====== PASSAGE ======

Staff  |  Issue: June 2008  |  June 1, 2008

The patient safety, mortality, and effectiveness domains were each weighted at 30% and equity was weighted at 10% in the creation of a composite score for each institution. The 79 AMCs were divided into five groups according to composite scores for quality and safety, with group one being the five highest-performing AMCs and group five being the 14 lowest-performing ones.

TABLE 1. Characteristics of AMCs That Perform Highly in Quality and Safety

  • Leaders who are dissatisfied with the current state of quality and safety;
  • Chairs who accept responsibility for quality and safety within their departments;
  • Employees who value each other’s critical knowledge and whose relationships are characterized by collaboration;
  • Accountability, innovation, and redundancy at the unit level;
  • Focus on results, human behavior, and work redesign as the keys to improvement;
  • Service excellence added to the focus on quality and safety;
  • Shared sense of purpose among hospital leaders that patient care comes first; and
  • Strong alliance between the executive leadership and the clinical department chairs of the institution.

====== EXCERPTED RECORDS ======

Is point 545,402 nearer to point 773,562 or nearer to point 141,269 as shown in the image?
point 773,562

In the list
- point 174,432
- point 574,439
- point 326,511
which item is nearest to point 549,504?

======

- **EXERCISE**
Pick up the passage on quality and safety at academic medical centers after its final line and write what comes next. The listing was taken from a separate source and has no connection to the passage.

- **RESULT OF THE TASK**
In phase two of the study, the authors selected three institutions from the top five–performing AMCs and three comparison institutions from the middle of the distribution for site visits by an expert team who were blinded to the performance scores of the institutions. The site visit was preceded by a review of documentation related to the quality program, leadership, goal setting activities, and board reports. During the site visit, the authors conducted formal interviews not only with key leaders, but also with front-line employees such as members of the residency programs and nursing staff.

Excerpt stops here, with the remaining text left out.